*** Opening MATERIAL FOR THIS EXERCISE ***
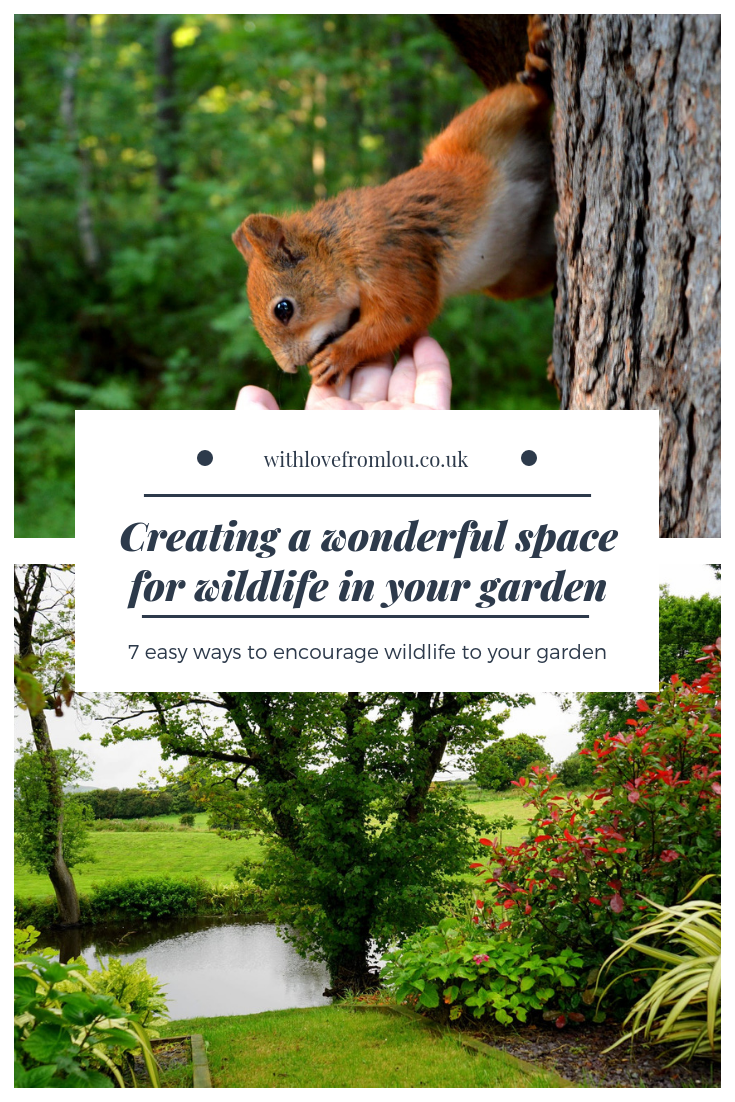 Creating a Wonderful Space for Wildlife in Your Garden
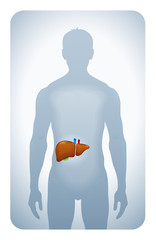 liver highlighted on the silhouette of a man
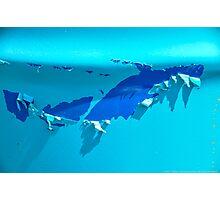 SHARK!! Photographic Print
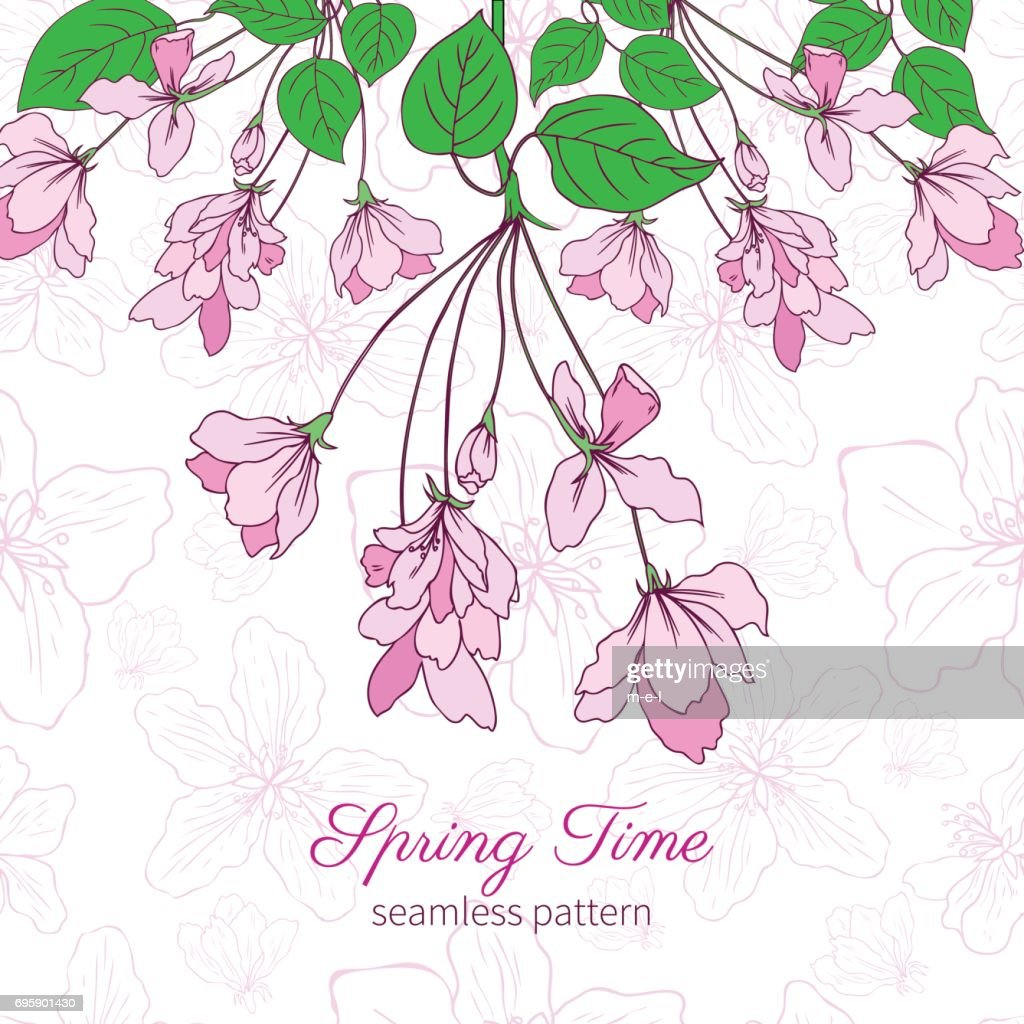 Apple flower blossom colorful hand drawn illustration isolated on pink background, seamless vector floral pattern sakura decorative frame for greeting card, package design cosmetic, wedding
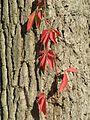 20161002Parthenocissus quinquefolia09.jpg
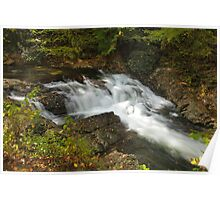 Laurel Creek Cascade Poster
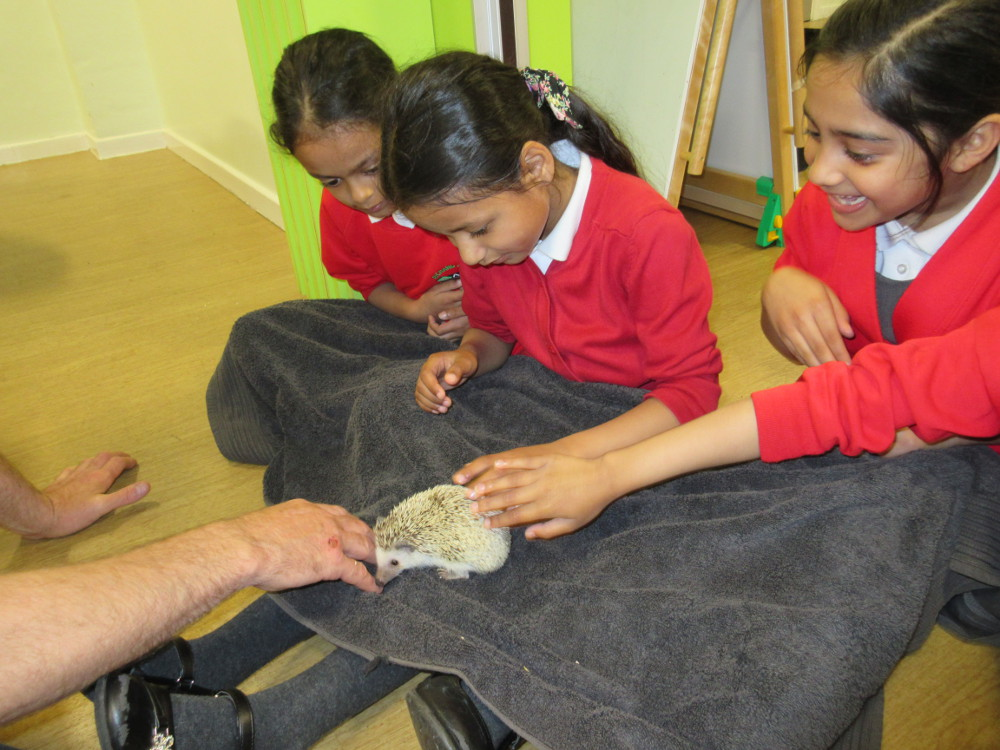 Year 2 children meet some animals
*** Closing MATERIAL FOR THIS EXERCISE ***
#### HOW TO COMPLETE THIS TASK
Word for word, return the material above, but drop the pictures.

#### WRITTEN SOLUTION
 Creating a Wonderful Space for Wildlife in Your Garden
 liver highlighted on the silhouette of a man
 SHARK!! Photographic Print
 Apple flower blossom colorful hand drawn illustration isolated on pink background, seamless vector floral pattern sakura decorative frame for greeting card, package design cosmetic, wedding
 20161002Parthenocissus quinquefolia09.jpg
 Laurel Creek Cascade Poster
 Year 2 children meet some animals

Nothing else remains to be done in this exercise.